Anneke sighed despondently, rolling up the sleeves of the light cotton shirt she was wearing.
"Fine," she mumbled. Outside the room Lister leant on the glass, giving her a sympathetic smile.
"Just you watch, when it turns out to be all just a cold or sumthin' you'll be laughin' about this," he said, tucking one ankle behind the other, his shoulder resting on the window.
"Oh, I'm sure, hardy har har," Anneke muttered, wrinkling her nose.
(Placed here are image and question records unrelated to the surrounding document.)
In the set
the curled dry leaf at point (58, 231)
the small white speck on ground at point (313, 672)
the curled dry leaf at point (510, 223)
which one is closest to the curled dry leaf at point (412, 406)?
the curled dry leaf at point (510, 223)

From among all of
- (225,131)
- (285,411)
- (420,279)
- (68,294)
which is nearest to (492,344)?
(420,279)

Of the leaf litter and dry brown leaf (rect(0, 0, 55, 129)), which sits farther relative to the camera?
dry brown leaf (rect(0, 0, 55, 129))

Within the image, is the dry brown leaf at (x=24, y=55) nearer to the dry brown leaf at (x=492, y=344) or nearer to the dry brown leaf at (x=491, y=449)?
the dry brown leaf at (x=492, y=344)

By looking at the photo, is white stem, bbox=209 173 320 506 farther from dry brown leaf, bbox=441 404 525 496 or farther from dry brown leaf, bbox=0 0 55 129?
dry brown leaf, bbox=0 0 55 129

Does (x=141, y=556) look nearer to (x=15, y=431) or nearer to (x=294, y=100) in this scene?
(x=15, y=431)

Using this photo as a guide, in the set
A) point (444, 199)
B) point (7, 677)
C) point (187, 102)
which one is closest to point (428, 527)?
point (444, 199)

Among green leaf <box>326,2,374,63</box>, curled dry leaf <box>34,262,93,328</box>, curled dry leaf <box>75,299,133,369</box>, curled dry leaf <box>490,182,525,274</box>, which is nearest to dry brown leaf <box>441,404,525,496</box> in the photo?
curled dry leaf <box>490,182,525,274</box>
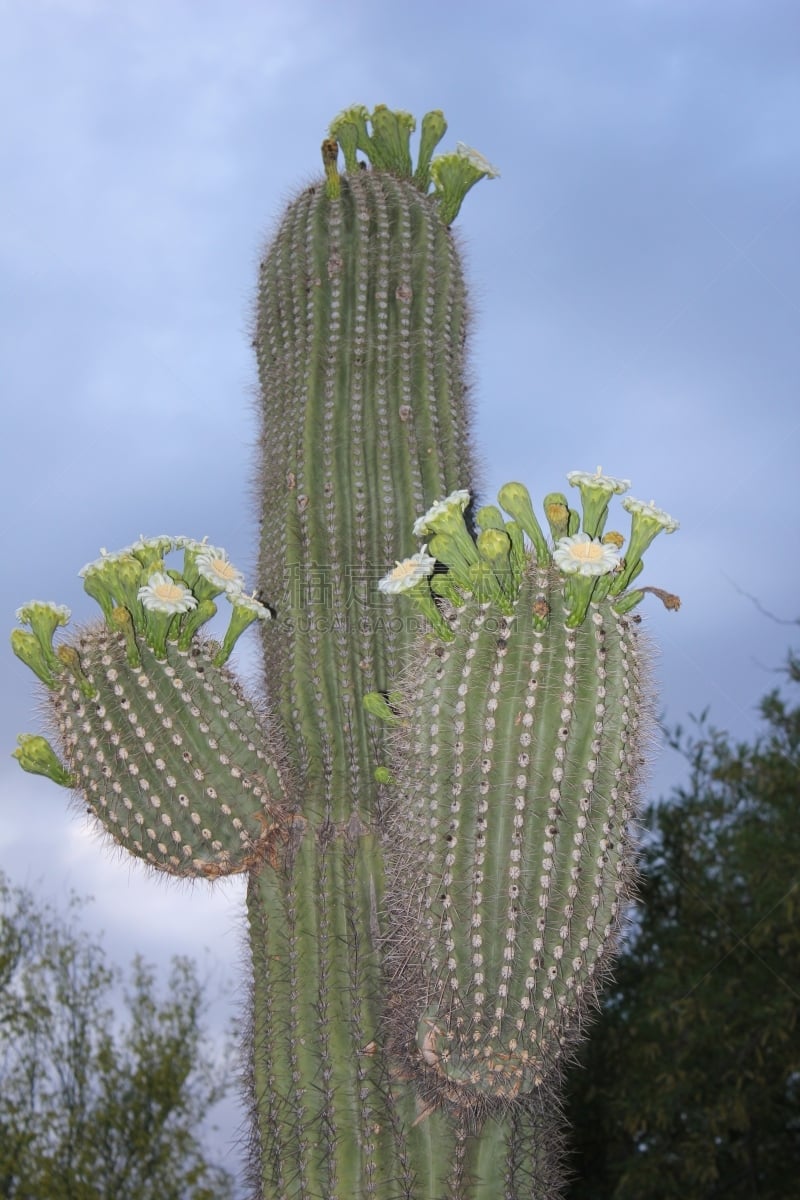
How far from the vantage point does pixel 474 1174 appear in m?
2.69

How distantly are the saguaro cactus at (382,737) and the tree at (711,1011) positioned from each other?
5.03m

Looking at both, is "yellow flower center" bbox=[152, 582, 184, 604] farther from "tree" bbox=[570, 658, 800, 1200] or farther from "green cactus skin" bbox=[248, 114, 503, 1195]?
"tree" bbox=[570, 658, 800, 1200]

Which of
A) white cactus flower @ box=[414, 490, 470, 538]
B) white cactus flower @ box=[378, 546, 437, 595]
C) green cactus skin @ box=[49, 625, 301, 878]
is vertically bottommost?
green cactus skin @ box=[49, 625, 301, 878]

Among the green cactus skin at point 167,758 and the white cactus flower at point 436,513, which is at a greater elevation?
the white cactus flower at point 436,513

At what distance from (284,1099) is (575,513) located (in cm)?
167

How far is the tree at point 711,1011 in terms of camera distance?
295 inches

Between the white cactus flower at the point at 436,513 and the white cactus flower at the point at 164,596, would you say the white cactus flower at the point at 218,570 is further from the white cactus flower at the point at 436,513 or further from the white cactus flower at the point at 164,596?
the white cactus flower at the point at 436,513

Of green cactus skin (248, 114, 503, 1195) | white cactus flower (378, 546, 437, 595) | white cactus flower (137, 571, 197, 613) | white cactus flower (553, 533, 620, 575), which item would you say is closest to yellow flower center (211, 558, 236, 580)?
white cactus flower (137, 571, 197, 613)

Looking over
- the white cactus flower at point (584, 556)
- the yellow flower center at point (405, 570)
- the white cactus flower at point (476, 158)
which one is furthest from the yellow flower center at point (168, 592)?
the white cactus flower at point (476, 158)

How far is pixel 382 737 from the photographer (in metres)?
3.06

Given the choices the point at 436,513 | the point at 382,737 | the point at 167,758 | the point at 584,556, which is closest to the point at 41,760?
the point at 167,758

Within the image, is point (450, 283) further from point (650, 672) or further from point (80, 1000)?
point (80, 1000)

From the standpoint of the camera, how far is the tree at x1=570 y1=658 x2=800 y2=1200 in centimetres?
750

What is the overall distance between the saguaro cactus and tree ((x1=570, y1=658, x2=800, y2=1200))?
5.03 m
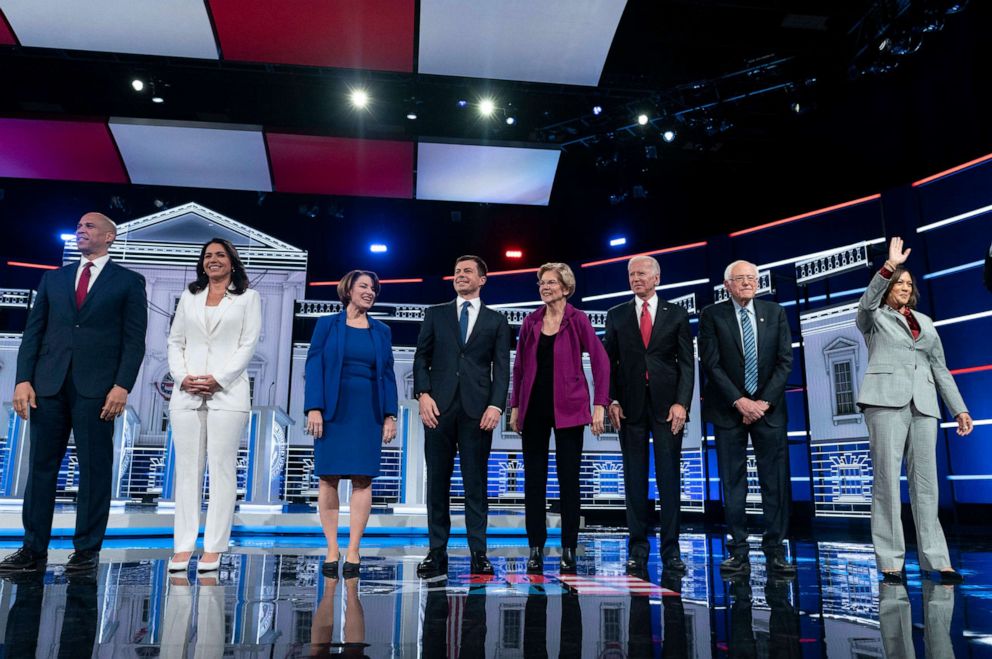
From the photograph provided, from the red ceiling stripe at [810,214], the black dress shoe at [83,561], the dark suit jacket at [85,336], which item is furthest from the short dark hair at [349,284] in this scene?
the red ceiling stripe at [810,214]

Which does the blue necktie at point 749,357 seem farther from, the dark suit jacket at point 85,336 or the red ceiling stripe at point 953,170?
the red ceiling stripe at point 953,170

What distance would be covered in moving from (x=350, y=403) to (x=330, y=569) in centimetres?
75

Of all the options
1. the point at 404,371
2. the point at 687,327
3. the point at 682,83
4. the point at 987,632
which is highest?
the point at 682,83

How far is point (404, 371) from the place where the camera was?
11.8 metres

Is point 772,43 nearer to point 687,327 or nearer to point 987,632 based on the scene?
point 687,327

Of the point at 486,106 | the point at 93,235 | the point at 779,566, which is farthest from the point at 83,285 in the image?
the point at 486,106

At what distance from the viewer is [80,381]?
3.38 m

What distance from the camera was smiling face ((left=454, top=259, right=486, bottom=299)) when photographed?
3613 mm

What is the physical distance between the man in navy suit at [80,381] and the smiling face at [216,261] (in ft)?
1.41

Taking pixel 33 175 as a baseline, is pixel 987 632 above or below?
below

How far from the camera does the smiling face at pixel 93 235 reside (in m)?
3.52

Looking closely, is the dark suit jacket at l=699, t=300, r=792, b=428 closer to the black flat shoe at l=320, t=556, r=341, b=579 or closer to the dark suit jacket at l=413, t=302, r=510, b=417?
the dark suit jacket at l=413, t=302, r=510, b=417

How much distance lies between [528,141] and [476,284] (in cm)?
582

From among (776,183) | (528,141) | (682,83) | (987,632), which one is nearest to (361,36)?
(528,141)
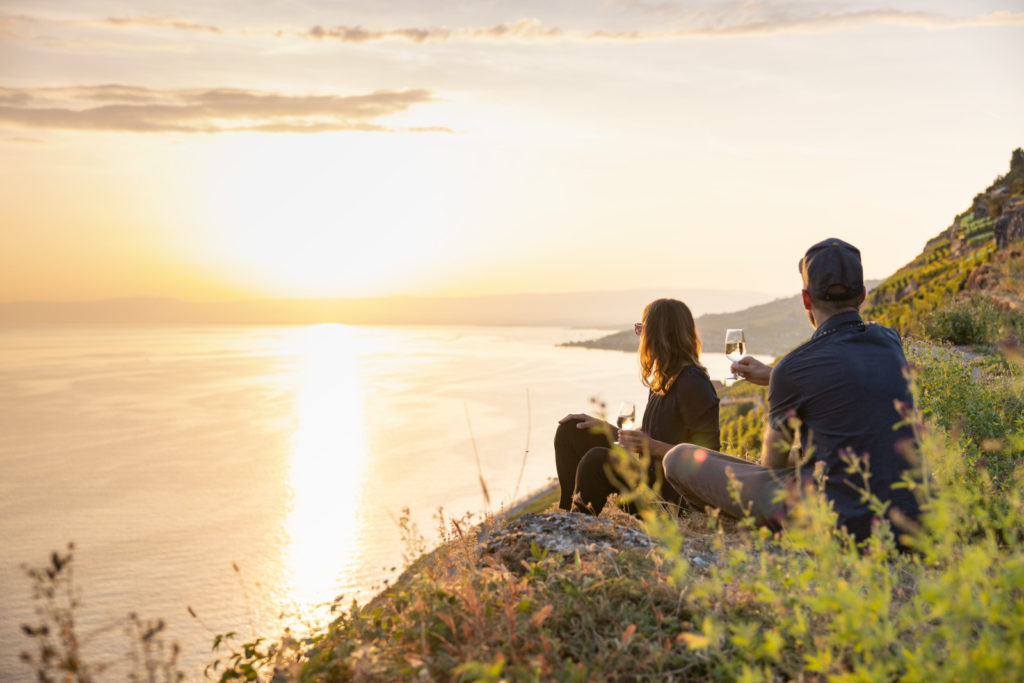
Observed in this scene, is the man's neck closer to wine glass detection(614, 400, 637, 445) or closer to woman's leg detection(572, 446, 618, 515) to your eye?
wine glass detection(614, 400, 637, 445)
She hissed through her teeth as Kryten punctured the back of her hand with a needle, filling up a bright yellow plastic vial with dark, sticky looking blood.
"All of this for less than a degree change," she said with a sigh.
"Like I keep telling ye, we're here to look after you," Lister said. "You're important to us."
"Mm…" Anneke looked up at the window, her gaze trailing to either side of Dave. "Erm, what happened to Mister Rimmer by the way?"
A pair of hologramatic hands hung over the rails of the Observation Deck, Rimmer scowling in frustration as he glared down at them. He felt as though someone had lined his skull with concrete before deciding to take several well aimed knocks at it with a cricket bat. He couldn't shake that moment when the computer had produced that slip of paper, the words stamped on it in grey dot matrix type horribly clear:
PROBABILITY OF VIRAL CONTAGION: 96.6%.